Stars and Stripes May 9, 2008
Ever wonder whether the gas ticking off at the pump is actually going into your tank?
More than likely, it’s close enough.
Pumps at Army and Air Force Exchange Service stations are inspected every six months — twice as often as is required by U.S. law, and four times as often as German pumps — in order to ensure accuracy.
These measures aren’t entirely altruistic. While AAFES wants to ensure customers aren’t getting ripped off, making sure the pumps work properly also prevents the exchange from losing money, according to an exchange spokesman.
That doesn’t mean the pumps are perfect.
Every country in Europe and every state in the U.S. allows pumps to be off by some margin.
AAFES pumps can be off by as much as 2.22 ounces per 5 gallons of gas — in either the exchange’s favor or yours — before raising eyebrows. That’s about .06 liters per 20 liters of fuel. In Germany, AAFES pumps are checked by independent maintenance contractors certified by German authorities. AAFES managers also have to monitor their equipment.
U.S. states allow different variations. In Washington, for example, pumps can be off by as much as 3 ounces for every 5 gallons pumped; in Montana, they can be off by about a third of an ounce more than that.
These volumes aren’t huge; we’re talking a difference of about one-third of 1 percent at AAFES.
And more often than not, those errors are in favor of customers, according to both AAFES and weights and measures agencies in the U.S.
Dispenser meters wear out over time, Lt. Col. David Konop wrote in an e-mail. “This wear factor leads to over dispensing; the first clue is daily variances to the inventory that have no logical explanation.”
The exchange hasn’t noticed any pump variances in the last six months, he said.
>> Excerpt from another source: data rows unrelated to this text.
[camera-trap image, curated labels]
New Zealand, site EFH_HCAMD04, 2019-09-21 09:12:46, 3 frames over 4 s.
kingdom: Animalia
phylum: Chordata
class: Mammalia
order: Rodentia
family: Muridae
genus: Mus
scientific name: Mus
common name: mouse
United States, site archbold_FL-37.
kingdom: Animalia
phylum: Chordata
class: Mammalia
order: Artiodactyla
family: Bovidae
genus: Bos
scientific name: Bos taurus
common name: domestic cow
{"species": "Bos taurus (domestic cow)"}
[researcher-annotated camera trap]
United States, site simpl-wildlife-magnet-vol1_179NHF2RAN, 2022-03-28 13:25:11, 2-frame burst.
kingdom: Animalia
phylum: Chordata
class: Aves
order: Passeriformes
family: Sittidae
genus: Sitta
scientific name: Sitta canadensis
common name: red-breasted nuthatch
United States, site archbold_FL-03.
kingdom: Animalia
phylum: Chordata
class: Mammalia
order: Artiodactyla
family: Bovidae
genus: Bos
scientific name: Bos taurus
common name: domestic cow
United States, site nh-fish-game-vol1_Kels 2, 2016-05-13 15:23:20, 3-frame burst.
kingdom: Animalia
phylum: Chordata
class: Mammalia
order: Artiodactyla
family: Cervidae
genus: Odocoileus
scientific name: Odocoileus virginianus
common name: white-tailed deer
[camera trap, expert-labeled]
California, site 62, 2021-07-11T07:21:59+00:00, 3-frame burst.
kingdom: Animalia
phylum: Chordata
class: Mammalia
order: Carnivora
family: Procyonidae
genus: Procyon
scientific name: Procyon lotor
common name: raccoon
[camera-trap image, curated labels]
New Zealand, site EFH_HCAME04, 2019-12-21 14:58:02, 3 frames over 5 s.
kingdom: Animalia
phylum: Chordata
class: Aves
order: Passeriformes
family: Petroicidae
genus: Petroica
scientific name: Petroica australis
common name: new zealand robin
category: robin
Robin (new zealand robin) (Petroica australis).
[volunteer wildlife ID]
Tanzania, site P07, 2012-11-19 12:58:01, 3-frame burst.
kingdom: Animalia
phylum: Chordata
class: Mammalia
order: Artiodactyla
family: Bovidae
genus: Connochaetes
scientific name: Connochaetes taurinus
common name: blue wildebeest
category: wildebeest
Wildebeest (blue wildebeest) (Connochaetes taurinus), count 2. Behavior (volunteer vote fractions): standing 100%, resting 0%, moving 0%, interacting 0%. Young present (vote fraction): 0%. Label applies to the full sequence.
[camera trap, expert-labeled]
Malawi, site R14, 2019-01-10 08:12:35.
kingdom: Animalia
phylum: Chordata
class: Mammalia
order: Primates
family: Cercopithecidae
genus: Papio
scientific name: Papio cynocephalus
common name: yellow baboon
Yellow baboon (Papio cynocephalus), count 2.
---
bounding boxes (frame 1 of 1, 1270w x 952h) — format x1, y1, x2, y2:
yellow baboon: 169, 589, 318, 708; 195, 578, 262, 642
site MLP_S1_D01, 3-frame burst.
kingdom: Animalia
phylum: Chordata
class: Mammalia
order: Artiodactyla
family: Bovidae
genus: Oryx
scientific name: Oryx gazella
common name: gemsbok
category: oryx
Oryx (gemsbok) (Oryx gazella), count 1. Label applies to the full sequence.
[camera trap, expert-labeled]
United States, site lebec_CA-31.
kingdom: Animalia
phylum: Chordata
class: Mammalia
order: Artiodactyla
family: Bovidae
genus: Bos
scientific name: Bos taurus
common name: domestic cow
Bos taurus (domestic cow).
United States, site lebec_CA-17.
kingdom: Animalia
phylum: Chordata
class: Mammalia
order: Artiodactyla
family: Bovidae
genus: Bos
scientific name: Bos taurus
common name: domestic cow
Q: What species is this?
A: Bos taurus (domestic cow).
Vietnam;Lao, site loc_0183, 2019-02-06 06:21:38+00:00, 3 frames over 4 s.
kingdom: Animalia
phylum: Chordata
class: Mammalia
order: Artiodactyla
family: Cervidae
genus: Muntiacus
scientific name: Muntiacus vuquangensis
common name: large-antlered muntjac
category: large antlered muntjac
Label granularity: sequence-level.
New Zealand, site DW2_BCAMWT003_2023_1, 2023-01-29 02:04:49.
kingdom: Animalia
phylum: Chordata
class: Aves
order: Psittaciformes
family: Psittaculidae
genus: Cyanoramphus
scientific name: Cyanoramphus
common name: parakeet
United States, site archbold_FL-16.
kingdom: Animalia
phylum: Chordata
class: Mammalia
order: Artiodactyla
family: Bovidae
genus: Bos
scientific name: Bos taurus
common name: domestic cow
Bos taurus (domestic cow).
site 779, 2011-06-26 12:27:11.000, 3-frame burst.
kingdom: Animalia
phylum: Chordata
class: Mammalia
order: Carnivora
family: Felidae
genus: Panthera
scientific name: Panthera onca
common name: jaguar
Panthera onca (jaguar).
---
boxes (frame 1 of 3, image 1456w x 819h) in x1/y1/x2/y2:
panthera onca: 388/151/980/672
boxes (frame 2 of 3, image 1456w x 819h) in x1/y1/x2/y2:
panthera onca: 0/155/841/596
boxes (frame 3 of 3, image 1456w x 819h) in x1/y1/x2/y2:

In Germany, about 4.1 percent of the 200,000 pumps inspected on the local economy failed inspections in 2000, according to the European Cooperation in Legal Metrology. In the United Kingdom about 9 percent of the 60,000 pumps checked failed inspection.
But if there are problems with AAFES pumps, those variances are addressed, Konop said.
“Dispensing calibration will be tested any time there are reasons to suspect the flow meters are out of calibration,” he wrote. Customer comments, inventory incongruities or a history of calibration problems are among the things that would warrant such tests.